Para Paulo Guedes, porém, economia brasileira está acelerando, na contramão da atividade global

Em dia de forte estresse nos mercados internacionais, o ministro Paulo Guedes (Economia) afirmou que o mundo já vinha de uma situação de desaceleração sincronizada e o coronavírus foi a “gota d’água” que acentuou essa queda. Apesar disso, pontuou, o Brasil vai na direção contrária, com a economia começando a reacelerar. Ele tornou a dizer que o país tem uma dinâmica própria de crescimento em relação ao restante do mundo.

“Estamos absolutamente tranquilos e confiantes de que a democracia brasileira vai reagir, transformando essa crise em avanço das reformas, mais crescimento e mais emprego. Enquanto o mundo desce, o Brasil vai começar a reaceleração do crescimento”, disse em dia de queda nos preços do petróleo e nas bolsas internacionais frente a um temor de maior desaceleração global.

De acordo com Guedes, a melhor resposta do país à instabilidade global é o avanço das reformas, como a administrativa e a tributária, que, segundo ele, serão encaminhadas em breve ao Congresso.

Destacando o peso das reformas, citou propostas ainda não apresentadas pelo governo. Ele afirmou que a administrativa deve ser encaminhada ainda nesta semana, assim que o presidente Jair Bolsonaro retornar ao país, o que está previsto para depois de amanhã. Ele afirmou que a equipe do presidente se debruçou sobre o tema, deu sugestões e Bolsonaro deu aval ao texto. “Agora é questão de oportunidade.”

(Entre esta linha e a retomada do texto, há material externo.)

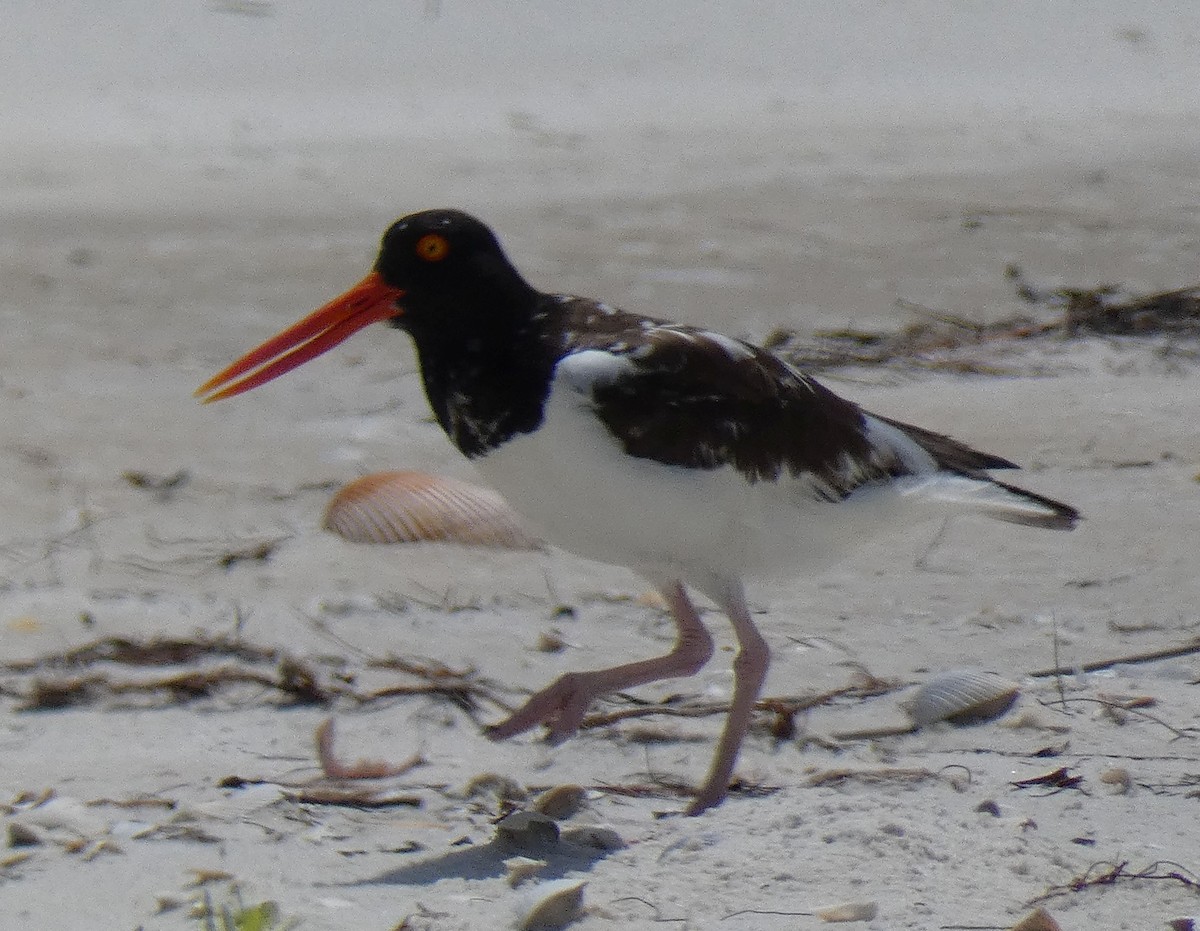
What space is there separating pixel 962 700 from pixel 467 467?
86.0 inches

Em relação à tributária, disse que a contribuição inicial do Executivo será encaminhada nesta ou na próxima semana. Guedes destacou também o avanço das propostas de emenda à Constituição (PECs) do Pacto Federativo ao Congresso. Ele defendeu que cada Poder faça a sua parte e fez um apelo pela aprovação das reformas e de projetos como de autonomia do Banco Central e do novo marco do saneamento.

Questionado sobre as dificuldades de articulação política com o Legislativo, o ministro preferiu não comentar. Ele defendeu que os congressistas “descarimbem” o Orçamento se quiserem mais recursos, fazendo referência à ampliação do Orçamento impositivo. “Não é possível querer os benefícios dos recursos sem ter custo político de aprovar as reformas.”

 Já sobre a alta do dólar, Guedes voltou a dizer que o novo modelo do país é de juros mais baixos e câmbio mais alto. Ele afirmou que, se não houver avanço nas reformas, a volatilidade deverá continuar. Em um cenário de consolidação fiscal, no entanto, a situação pode “se acalmar”.

Em relação à venda de reservas pelo Banco Central, disse tratar-se de decisão da autoridade monetária, mas também fez menção à agenda legislativa. “Se as reformas avançam e as pessoas estão tentando comprar dólar, acredito que o BC vá vender [reservas]. Mas, se as reformas não avançam e aí não tem fundamentos a favor, a incerteza continua.”

O ministro não deu detalhes sobre sua posição em relação à queda da cotação do barril de petróleo. “Quando o preço do petróleo subiu, todo mundo disse ‘greve dos caminhoneiros, terrível, inflação vai voltar’. Aí o preço do petróleo cai e todo mundo vai falar o quê agora?”, questionou.